QUOTED PASSAGE:
[start]
In case of any unpredictable errors bubuku should reinitialize itself without terminating kafka, and continue to work.

Refresh exhibitor list in more reliable way

Now if exhibitor list can't be refreshed, than AWSExhibitorAddressProvider will query data from master_exhibitors. But it's much better to query data from AWS to get new exhibitor list from lb name.

And of course it's better not to start kafka instances if there are no exhibitor instances.
Maybe it's better not to start kafka if exhibitor list is empty.

Optimize rebalancing

Right now rebalance process thinks that 1,2,3 and 1,3,2 distribution is different and tries to move it (sometimes to [4,5,6]). Copying data does not makes any sense, so it's better not to make difference between 1,2,3 and 1,3,2 and use (leader_count, overall_partition_count) as optimization strategy

Swap partitions feature is not working correctly

In order to work correctly there is need to refresh free space for node more frequently, than swapping partitions. The problem is that partition size is changed dynamically right after rebalance, and that means that if there are several swap data events in queue, they will do bad things one after another, because broker free space is not updated after rebalance process.

Do not say that broker is stopped until all leadership information is transferred

in case of unclean leader election it may work, but for other cases - not

Allow to use bubuku with zookeeper

Right now bubuku wants to use exhibitor, but it must be possible to use it with Zookeeper only.

Improve the rebalace: old nodes should only give away partitions, not obtain new ones

When the new node is added to cluster and rebalance starts the old nodes sometimes get new partitions. In my understanding the rebalance should happen in a way that partitions are only moved from old nodes to the new one (in other case it can result in that old nodes can run out of disk space)
[end]
DATA BLOCK:
[start]
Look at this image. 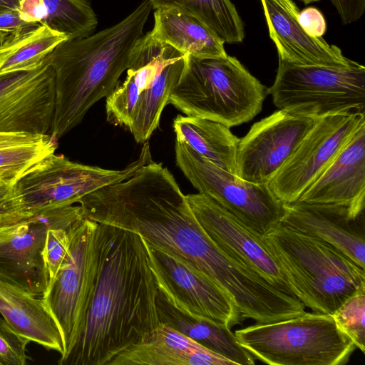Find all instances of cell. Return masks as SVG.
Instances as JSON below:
[end]
WRITTEN TASK:
In the bubuku passage, which pair does the rebalancing section propose as the optimization strategy?

CORRECT RESULT:
(leader_count, overall_partition_count)